• EXERCISE REQUIREMENTS:
(a) List every competition named in the Dinamo season text.
(b) Copy the stretch of the Dinamo season text from "- ← 1999–20002001–02" through "named after him." word for word.

START EXERCISE TEXT

FC Dinamo București
- Head coach: Cornel Dinu
- Divizia A: 2nd
- Romanian Cup: Winners
- UEFA Champions League: Second qualifying round
- Top goalscorer: Marius Niculae (20 goals)
- ← 1999–20002001–02 →

= 2000–01 FC Dinamo București season =

The 2000–01 season was FC Dinamo București's 52nd season in Divizia A. Dinamo finished 2nd in the league and he won the Romanian Cup. In the UEFA Champions League, they played in second qualifying round.

Cătălin Hîldan died on 5 October 2000, while playing in a friendly match between Dinamo and Șantierul Naval Oltenița, having a stroke in the 74th minute of the game and fell to the ground. Before his death he was nicknamed "The only captain" by Dinamo's fans, a nickname that became more popular after his death and his number, 11, was retired by Dinamo in his honor. The north stand of the Dinamo Stadium is named "Peluza Cătălin Hîldan" (Cătălin Hîldan Stand), in his honor, also the Stadionul Cătălin Hîldan from his native Brănești is named after him.

END EXERCISE TEXT
START STORED DATA

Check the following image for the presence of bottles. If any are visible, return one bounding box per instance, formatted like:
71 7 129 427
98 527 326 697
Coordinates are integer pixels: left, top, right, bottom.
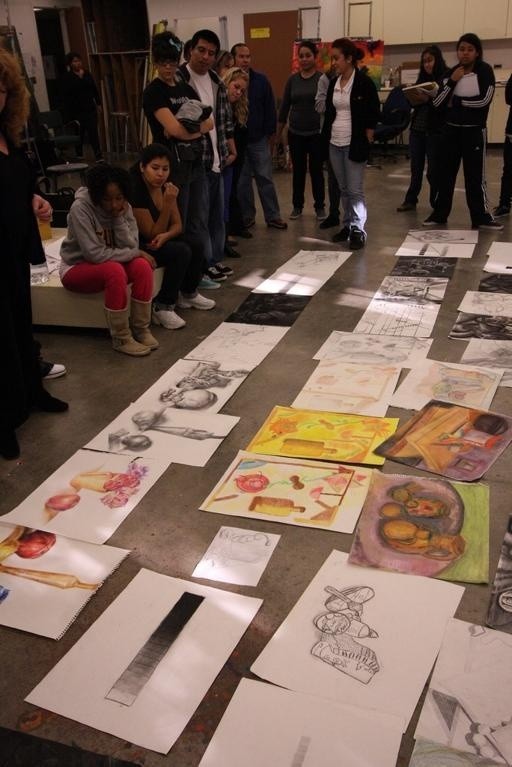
279 437 337 457
249 496 305 517
384 520 431 541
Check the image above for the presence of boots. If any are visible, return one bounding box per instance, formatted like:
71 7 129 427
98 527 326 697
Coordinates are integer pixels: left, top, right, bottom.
104 297 159 356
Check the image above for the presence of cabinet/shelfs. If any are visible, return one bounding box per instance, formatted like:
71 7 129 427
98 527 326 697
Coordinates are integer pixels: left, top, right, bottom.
376 90 409 145
487 85 510 143
343 0 383 41
383 0 465 44
465 0 512 41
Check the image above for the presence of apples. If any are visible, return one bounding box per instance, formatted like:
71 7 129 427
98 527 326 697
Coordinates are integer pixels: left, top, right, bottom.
45 494 80 511
15 530 56 559
237 474 270 495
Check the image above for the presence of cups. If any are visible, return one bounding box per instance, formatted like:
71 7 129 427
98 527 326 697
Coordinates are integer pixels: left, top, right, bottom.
71 470 120 494
384 80 390 87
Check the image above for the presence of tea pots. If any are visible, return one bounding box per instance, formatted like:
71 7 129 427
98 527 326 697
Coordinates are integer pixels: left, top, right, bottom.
381 519 464 562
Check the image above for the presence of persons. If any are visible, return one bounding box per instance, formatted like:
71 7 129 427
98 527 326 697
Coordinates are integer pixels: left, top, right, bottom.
422 34 504 230
279 37 380 249
397 45 451 213
57 143 216 356
0 29 70 459
143 30 288 290
491 74 512 219
63 53 105 164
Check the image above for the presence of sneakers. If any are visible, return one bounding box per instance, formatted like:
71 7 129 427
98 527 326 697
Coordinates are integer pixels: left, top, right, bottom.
31 361 69 413
478 207 510 229
314 209 365 250
152 231 252 329
396 203 416 211
268 220 287 228
0 430 19 460
422 215 446 226
290 210 303 219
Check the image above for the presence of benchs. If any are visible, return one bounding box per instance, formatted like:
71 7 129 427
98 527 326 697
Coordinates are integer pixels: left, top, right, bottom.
25 226 166 334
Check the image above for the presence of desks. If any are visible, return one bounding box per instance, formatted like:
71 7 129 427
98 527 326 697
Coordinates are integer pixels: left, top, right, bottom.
47 162 90 192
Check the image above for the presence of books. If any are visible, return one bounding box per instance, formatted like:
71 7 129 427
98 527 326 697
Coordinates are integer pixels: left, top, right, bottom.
402 82 435 92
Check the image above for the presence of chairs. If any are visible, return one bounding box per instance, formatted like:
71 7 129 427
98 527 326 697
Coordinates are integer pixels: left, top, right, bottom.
36 109 84 158
369 82 412 158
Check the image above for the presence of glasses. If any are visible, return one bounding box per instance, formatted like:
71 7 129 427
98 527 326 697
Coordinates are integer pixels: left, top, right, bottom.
159 59 178 66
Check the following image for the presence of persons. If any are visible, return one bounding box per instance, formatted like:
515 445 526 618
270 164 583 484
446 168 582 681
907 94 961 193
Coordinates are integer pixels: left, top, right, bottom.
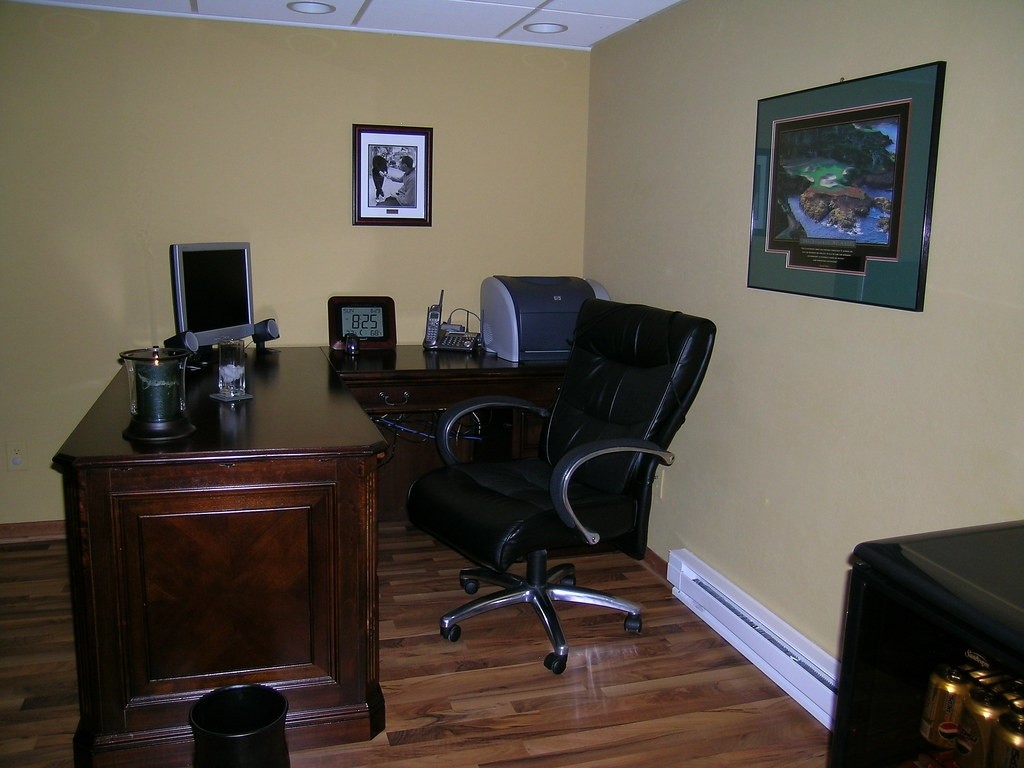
371 148 388 203
376 156 416 206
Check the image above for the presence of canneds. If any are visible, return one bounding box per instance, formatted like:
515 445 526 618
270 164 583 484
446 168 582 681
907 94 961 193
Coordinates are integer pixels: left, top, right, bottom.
920 659 1024 768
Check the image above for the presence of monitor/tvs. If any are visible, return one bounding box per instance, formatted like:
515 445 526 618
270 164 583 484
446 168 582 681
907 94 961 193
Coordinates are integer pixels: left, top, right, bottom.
169 241 255 364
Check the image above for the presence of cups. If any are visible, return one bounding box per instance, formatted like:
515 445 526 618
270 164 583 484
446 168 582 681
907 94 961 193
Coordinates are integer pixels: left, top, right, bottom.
219 340 246 398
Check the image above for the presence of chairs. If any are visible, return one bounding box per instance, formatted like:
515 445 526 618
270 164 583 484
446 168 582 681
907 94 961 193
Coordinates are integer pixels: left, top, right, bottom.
405 295 718 673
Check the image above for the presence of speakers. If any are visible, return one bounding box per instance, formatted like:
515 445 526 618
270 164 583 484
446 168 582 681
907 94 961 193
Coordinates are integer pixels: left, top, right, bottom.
252 318 280 352
164 331 199 356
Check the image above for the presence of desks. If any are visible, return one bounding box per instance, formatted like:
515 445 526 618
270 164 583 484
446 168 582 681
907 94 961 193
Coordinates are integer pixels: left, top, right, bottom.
321 345 567 523
51 346 389 768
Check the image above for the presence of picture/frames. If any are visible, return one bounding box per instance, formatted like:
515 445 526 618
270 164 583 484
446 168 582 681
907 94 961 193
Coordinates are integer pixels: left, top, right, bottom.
747 60 947 311
352 124 432 227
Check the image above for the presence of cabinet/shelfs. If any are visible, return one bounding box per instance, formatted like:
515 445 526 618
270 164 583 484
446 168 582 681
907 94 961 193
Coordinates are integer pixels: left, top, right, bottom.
829 522 1024 768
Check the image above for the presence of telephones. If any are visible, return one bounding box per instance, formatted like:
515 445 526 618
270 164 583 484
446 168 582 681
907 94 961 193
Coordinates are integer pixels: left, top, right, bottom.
422 289 480 354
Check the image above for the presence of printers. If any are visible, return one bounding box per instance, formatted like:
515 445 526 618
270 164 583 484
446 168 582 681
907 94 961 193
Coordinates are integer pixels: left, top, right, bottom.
479 274 611 363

END STORED DATA

• EXERCISE RESULTS:
(a)
Divizia A
Romanian Cup
UEFA Champions League

(b)
- ← 1999–20002001–02 →

= 2000–01 FC Dinamo București season =

The 2000–01 season was FC Dinamo București's 52nd season in Divizia A. Dinamo finished 2nd in the league and he won the Romanian Cup. In the UEFA Champions League, they played in second qualifying round.

Cătălin Hîldan died on 5 October 2000, while playing in a friendly match between Dinamo and Șantierul Naval Oltenița, having a stroke in the 74th minute of the game and fell to the ground. Before his death he was nicknamed "The only captain" by Dinamo's fans, a nickname that became more popular after his death and his number, 11, was retired by Dinamo in his honor. The north stand of the Dinamo Stadium is named "Peluza Cătălin Hîldan" (Cătălin Hîldan Stand), in his honor, also the Stadionul Cătălin Hîldan from his native Brănești is named after him.